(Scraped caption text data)

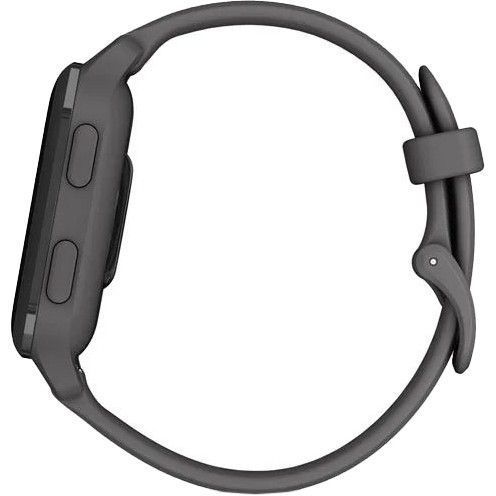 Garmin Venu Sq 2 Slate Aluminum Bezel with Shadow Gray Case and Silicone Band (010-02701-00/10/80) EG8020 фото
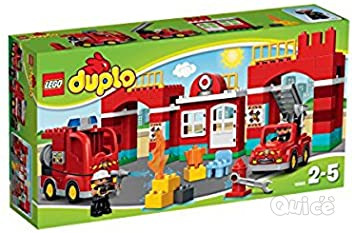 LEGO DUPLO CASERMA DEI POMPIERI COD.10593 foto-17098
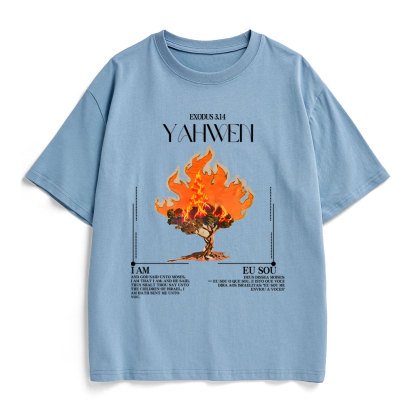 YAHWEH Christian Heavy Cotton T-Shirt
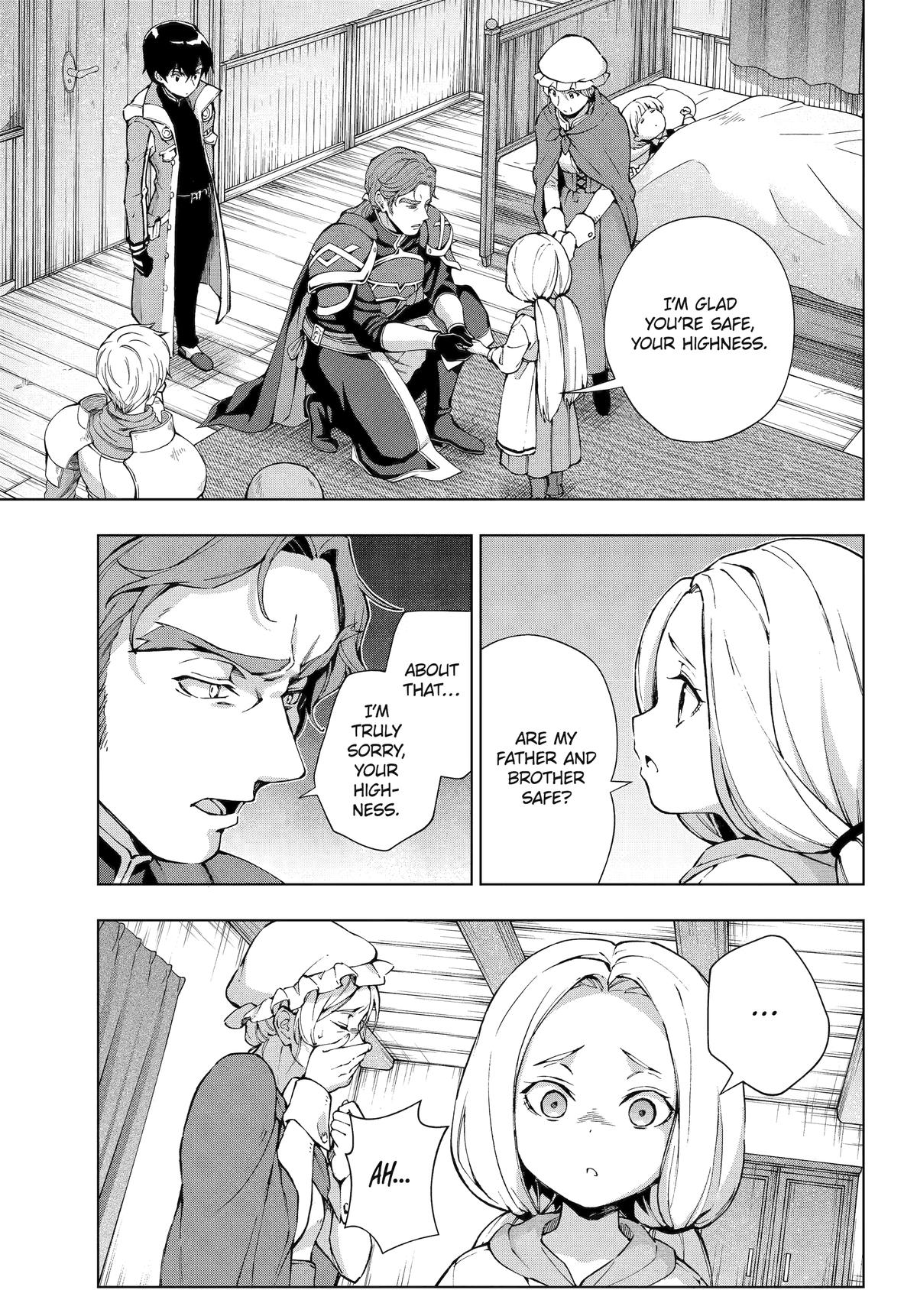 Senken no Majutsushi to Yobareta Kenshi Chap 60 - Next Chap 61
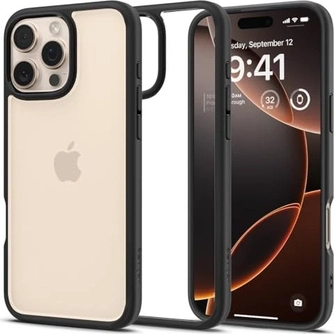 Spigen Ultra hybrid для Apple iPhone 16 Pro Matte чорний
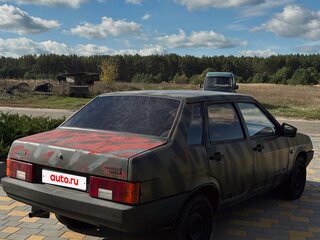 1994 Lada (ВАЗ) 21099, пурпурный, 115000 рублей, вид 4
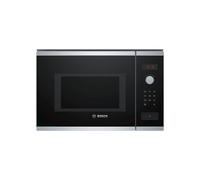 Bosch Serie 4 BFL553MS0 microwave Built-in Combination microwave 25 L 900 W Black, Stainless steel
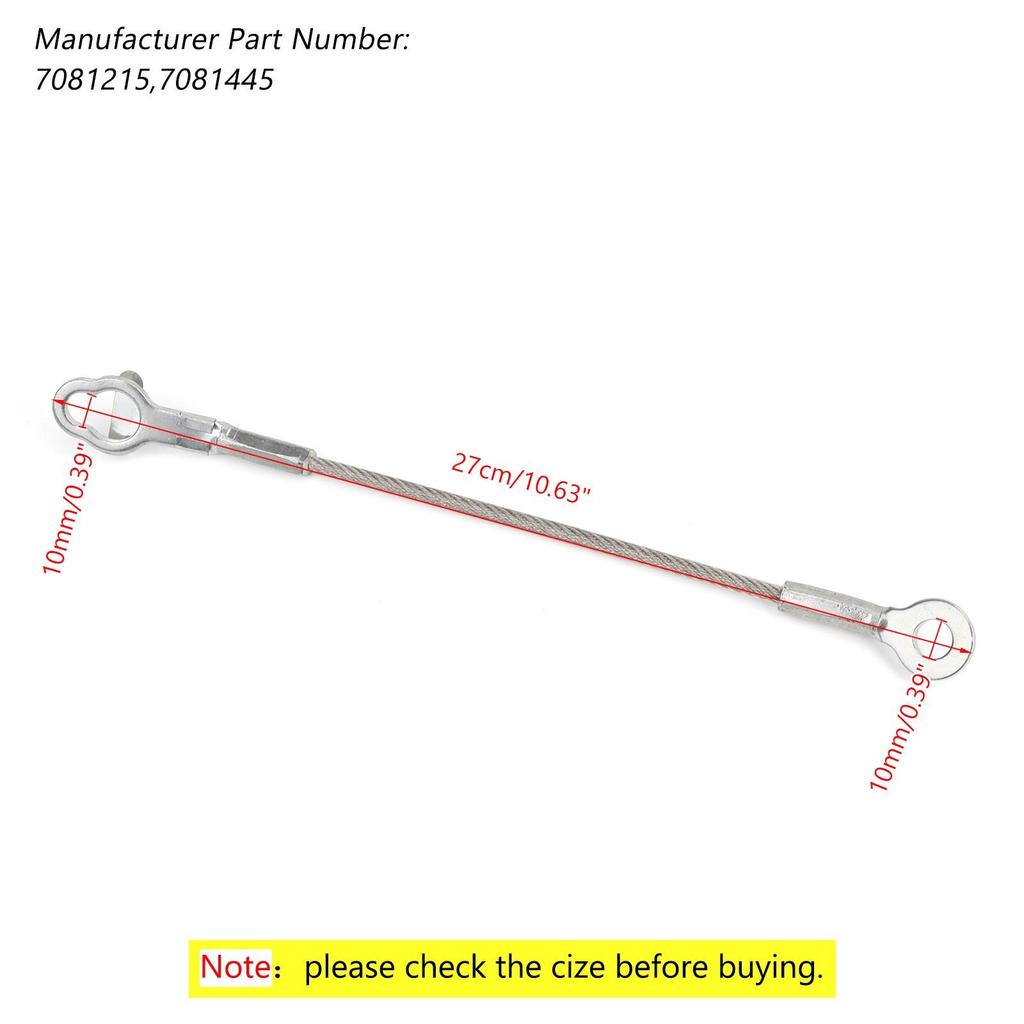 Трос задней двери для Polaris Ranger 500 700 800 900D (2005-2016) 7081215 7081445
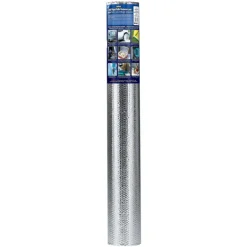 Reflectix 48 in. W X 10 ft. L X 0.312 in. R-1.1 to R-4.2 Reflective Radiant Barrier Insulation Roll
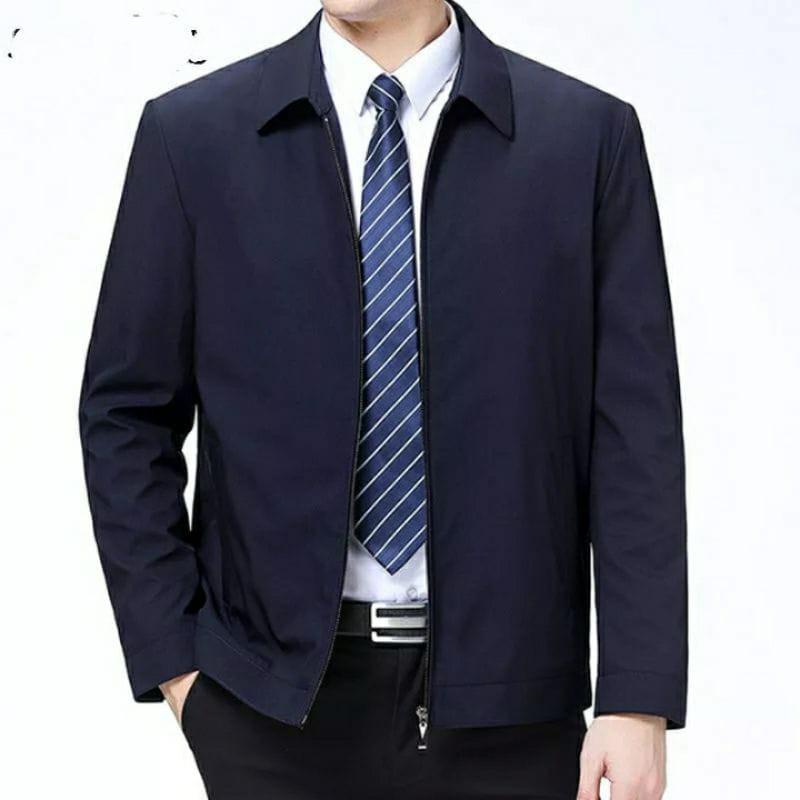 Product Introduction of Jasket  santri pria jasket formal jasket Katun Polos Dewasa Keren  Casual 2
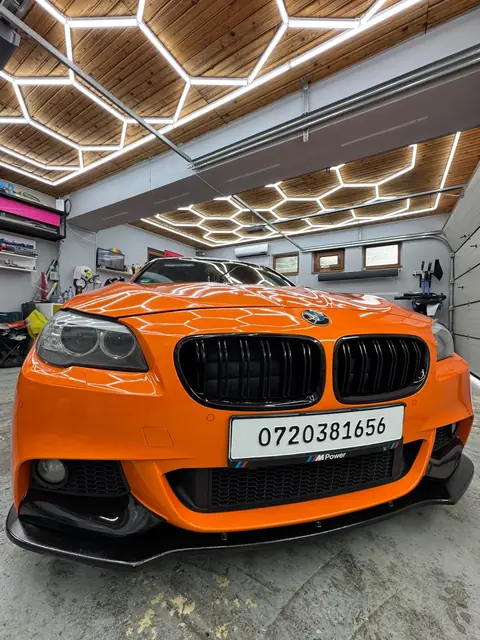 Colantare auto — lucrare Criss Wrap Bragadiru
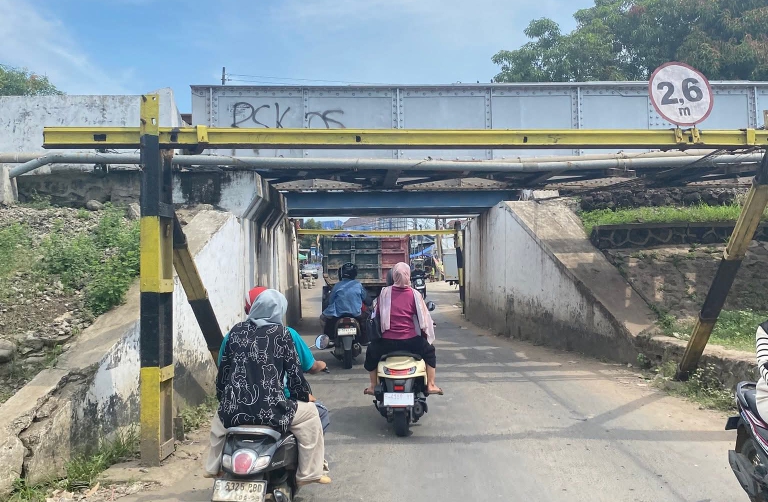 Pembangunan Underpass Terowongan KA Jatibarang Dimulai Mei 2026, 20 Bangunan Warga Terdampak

■ Assigned task
Every line from the line containing "Reflectix 48 in." through the last line above is to be printed exactly. Pictures are not copied.

■ Response box
 Reflectix 48 in. W X 10 ft. L X 0.312 in. R-1.1 to R-4.2 Reflective Radiant Barrier Insulation Roll
 Product Introduction of Jasket  santri pria jasket formal jasket Katun Polos Dewasa Keren  Casual 2
 Colantare auto — lucrare Criss Wrap Bragadiru
 Pembangunan Underpass Terowongan KA Jatibarang Dimulai Mei 2026, 20 Bangunan Warga Terdampak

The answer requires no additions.